De cette conscience naît la responsabilité communautaire : un baptisé isolé est un membre impuissant. L’Église, famille trinitaire étendue, est lieu de communion fraternelle, signe pour le monde de la réconciliation possible.

« Baptisez-les au nom du Père, et du Fils, et du Saint-Esprit » (Mt 28, 16-20)

Implications

Vie personnelle : Redécouvrir son baptême, c’est reconnaître la source cachée de sa dignité. Relire son existence à la lumière de cette grâce peut libérer du sentiment d’insuffisance.
Vie familiale : Le baptême ouvre une dynamique éducative : transmettre la foi devient un acte d’amour parental plus qu’une obligation morale.
Vie communautaire : Dans la paroisse, le souvenir du baptême nourrit la fraternité et la responsabilité. Chaque service (catéchèse, solidarité, liturgie) actualise cette vocation commune.
Vie sociale : Le baptisé est appelé à agir pour la dignité de tout être humain, sans exclusion. La justice sociale devient prolongement du sacrement.

▸ DONNÉES FOURNIES:
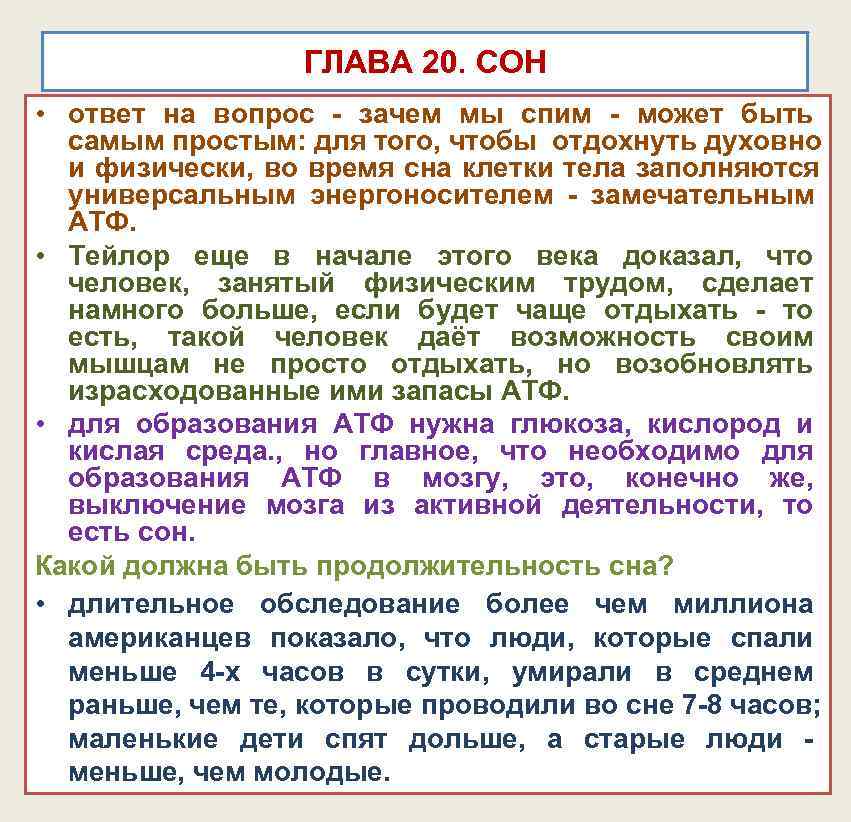 ГЛАВА 20. СОН • ответ на вопрос - зачем мы ГЛАВА 20. СОН • ответ на вопрос - зачем мы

▸ EXERCICES:
A. D'après le texte sur le baptême, que devient la justice sociale ?
B. Résumez en deux phrases le texte sur le baptême.
C. Donnez la suite du texte sur le baptême, à partir de l'endroit où il s'arrête.

▸ CORRIGÉ DES EXERCICES:
A. Elle devient le prolongement du sacrement.

B. Le baptême fait naître une responsabilité communautaire, et l'Église y apparaît comme un lieu de communion fraternelle et un signe de réconciliation pour le monde. Le texte en tire des implications pour la vie personnelle, familiale, communautaire et sociale, de la redécouverte de sa propre dignité jusqu'à l'action pour la dignité de tout être humain.

C.
Vie spirituelle : La prière quotidienne retrouve sa racine baptismale quand elle se fait invocation du Père par le Fils dans l’Esprit.

Ainsi, la foi chrétienne ne reste pas un système doctrinal : elle irrigue la vie concrète.

Tradition

Dès les Actes des Apôtres (2,38‑41), le baptême apparaît comme entrée dans la communauté en réponse à la prédication. Saint Paul développe sa dimension pascale : « ensevelis avec le Christ dans la mort, pour ressusciter avec lui dans une vie nouvelle » (Rm 6,4). Les Pères de l’Église, d’Origène à Cyrille de Jérusalem, insistent sur la « seconde naissance ».

Le symbole trinitaire, présent dès la Didachè, s’est imposé dans la liturgie. Les conciles ultérieurs ont précisé la théologie du rite, affirmant que le baptême imprime un « caractère indélébile ». Saint Basile décrit l’eau comme « élément visible de la grâce invisible ».
Dans la tradition occidentale, le lien entre baptême et mission s’affirme grâce à saint Augustin, pour qui évangéliser signifie « réveiller les baptisés ».
La liturgie actuelle, avec la bénédiction de l’eau à la Vigile pascale, exprime la continuité : l’Esprit plane encore sur les eaux, comme à la création.
Jean-Paul II, dans Redemptoris missio, rappelait que la mission naît du baptême et non de la hiérarchie. François insiste aujourd’hui sur le rôle des « disciples missionnaires » dans la transformation du monde.

Piste de méditation

  1. Relire sa vie en se souvenant de son baptême : quand, où, par qui.
  2. Allumer une bougie, signe de la lumière reçue.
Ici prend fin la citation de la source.